My date was handsome and charming. Nate and I had been together for four years and we’d settled into comfortable domestic bliss.

Bliss might’ve been taking it too far. I hadn’t had an orgasm with him for months, maybe years, but spells like that were normal in a long-term relationship, right?

Ophelia waited until he got up from the table, then nudged me with her knee. “WTF is with the stockbroker?”

I nudged her back. “You know perfectly well that Nate’s a chef.”

He’d won a season of a cooking reality show, which made him a weirdly niche celebrity in some circles without actually being famous. I’d met him shortly after his win when he was struggling to translate reality TV stardom into a real cooking career. He had an idea for a restaurant and I already had three that were successful by then, so I’d taken a meeting with him and he’d somehow charmed me into going to dinner with him afterward.

Ophelia waved a hand dismissively. “Whatever. He’s judgy, talks over you, and he has the sexual magnetism of a mop. Baby cakes, are you really gonna marry that?”

I rolled my eyes. “We’re happy. You’re just scared you’re going to catch the monogamies by sitting too close to us.” She toasted me in affirmation. “He’s—wait who said anything about marriage?”

“That man is so clearly going to propose to you tonight.”

“How do you know?” I sounded panicked even to my own ears.

She inspected her nail polish. “I overheard him discussing it with the bride. Can’t do something that tacky without permission, now can we?”

I picked up the champagne glass in front of me and finished it in three big gulps without realizing what I was doing. I didn’t even like champagne, but I’d taken it from Nate to be polite. I set the empty glass down next to my empty martini glass and blinked at Ophelia’s sympathetic look.

“Fuck you, O,” I said, but there was no anger in it. “I’m excited. You got in my head with your mind tricks, but I’m thrilled he wants to propose.”

She held her tongue, but her expression gave away everything she wasn’t saying. I couldn’t bullshit her. She knew me too well.

I’d never been the girl who wanted a surprise proposal. I hated surprises.

Hell, I didn’t even know how I felt about marriage. It always seemed sort of unnecessary to me. If he’d ever had a conversation with me about marriage, he’d know that.

But that didn’t necessarily mean I didn’t want to marry him, did it? Somehow, I hadn’t felt like we were at that point of our relationship yet, but four years seemed to be more than enough for most people to figure it out at our age.

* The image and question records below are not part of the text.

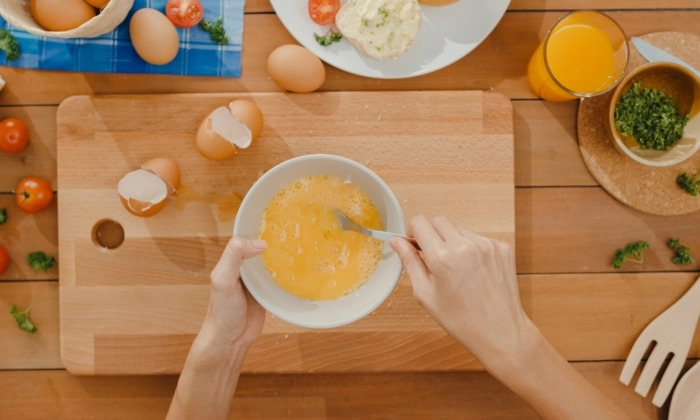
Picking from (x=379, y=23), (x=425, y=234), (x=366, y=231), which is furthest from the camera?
(x=379, y=23)

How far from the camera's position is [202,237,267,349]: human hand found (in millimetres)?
879

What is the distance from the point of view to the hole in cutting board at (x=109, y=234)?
1.11 m

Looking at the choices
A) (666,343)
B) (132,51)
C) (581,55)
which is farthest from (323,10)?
(666,343)

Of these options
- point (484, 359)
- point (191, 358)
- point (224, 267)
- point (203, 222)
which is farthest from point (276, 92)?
point (484, 359)

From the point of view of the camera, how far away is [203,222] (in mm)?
1086

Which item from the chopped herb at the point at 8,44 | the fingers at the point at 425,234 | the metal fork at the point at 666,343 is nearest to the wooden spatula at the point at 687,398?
the metal fork at the point at 666,343

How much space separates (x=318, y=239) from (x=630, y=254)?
0.63m

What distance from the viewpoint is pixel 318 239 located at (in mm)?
990

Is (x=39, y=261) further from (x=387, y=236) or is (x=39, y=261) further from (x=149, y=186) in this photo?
(x=387, y=236)

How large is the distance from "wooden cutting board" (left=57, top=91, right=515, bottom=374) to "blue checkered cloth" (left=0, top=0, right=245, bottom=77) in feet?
0.27

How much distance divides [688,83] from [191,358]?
1.02m

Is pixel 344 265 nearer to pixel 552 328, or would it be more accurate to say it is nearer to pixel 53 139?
pixel 552 328

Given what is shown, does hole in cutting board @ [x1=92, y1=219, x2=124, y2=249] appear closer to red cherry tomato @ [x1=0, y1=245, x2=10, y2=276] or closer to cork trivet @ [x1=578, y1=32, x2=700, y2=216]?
red cherry tomato @ [x1=0, y1=245, x2=10, y2=276]

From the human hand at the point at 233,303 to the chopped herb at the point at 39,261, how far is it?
40 cm
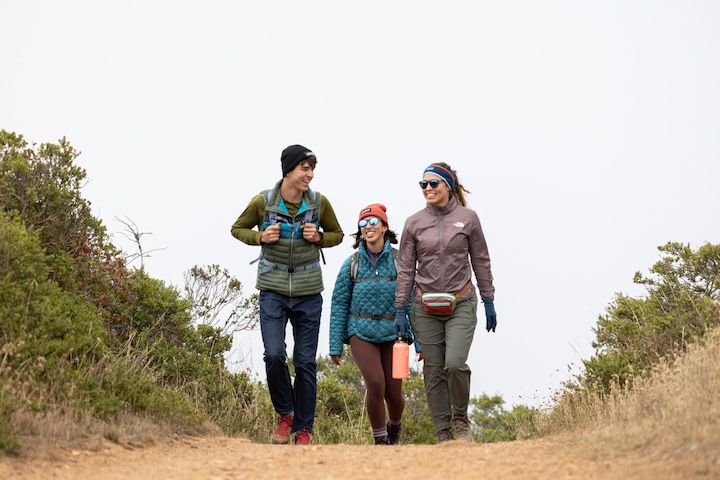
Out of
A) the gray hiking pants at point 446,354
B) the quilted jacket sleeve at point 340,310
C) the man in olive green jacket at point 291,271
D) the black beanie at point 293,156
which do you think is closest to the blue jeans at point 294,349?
the man in olive green jacket at point 291,271

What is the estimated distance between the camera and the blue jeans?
8.22 m

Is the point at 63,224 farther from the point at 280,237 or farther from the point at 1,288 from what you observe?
the point at 280,237

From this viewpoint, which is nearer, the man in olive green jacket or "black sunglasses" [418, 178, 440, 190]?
"black sunglasses" [418, 178, 440, 190]

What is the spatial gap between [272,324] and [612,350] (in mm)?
4963

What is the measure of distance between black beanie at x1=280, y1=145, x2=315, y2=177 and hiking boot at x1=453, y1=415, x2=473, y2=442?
2889mm

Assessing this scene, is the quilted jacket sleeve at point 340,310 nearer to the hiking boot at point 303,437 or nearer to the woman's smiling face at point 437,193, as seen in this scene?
the hiking boot at point 303,437

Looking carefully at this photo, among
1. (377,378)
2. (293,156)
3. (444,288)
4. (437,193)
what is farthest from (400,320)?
(293,156)

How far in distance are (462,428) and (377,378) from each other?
1.05 metres

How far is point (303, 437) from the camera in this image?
8.43 m

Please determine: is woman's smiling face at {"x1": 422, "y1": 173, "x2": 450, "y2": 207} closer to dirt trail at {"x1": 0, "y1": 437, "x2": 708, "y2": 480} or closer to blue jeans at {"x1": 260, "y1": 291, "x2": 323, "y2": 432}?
blue jeans at {"x1": 260, "y1": 291, "x2": 323, "y2": 432}

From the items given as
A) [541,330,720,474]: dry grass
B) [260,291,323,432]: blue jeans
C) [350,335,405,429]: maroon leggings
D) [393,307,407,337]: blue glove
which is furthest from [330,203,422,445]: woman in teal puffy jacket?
[541,330,720,474]: dry grass

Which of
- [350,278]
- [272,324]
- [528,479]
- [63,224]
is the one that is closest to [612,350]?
[350,278]

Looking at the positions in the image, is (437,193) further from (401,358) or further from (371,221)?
(401,358)

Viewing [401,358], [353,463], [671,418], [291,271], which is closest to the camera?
[671,418]
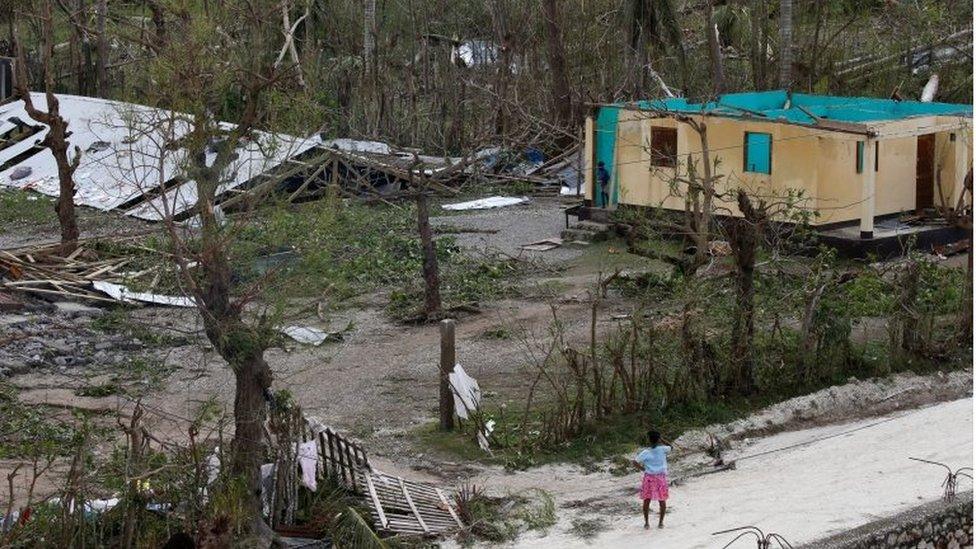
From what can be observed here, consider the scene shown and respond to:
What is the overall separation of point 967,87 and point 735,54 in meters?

“I love him,” I told Ophelia, managing to sound sure of myself. “He’s smart and driven and he understands how important work is to me because his work is the same for him. We travel well together. Neither of us want kids. We never fight.” She blinked at me again, recognizing what I was leaving out. “The sex isn’t what it used to be, but since I’m not asking for it to be better, that’s not really his fault. I’m lucky, Ophelia. You and I know better than most just how vile men can be. Nate is one of the good ones.”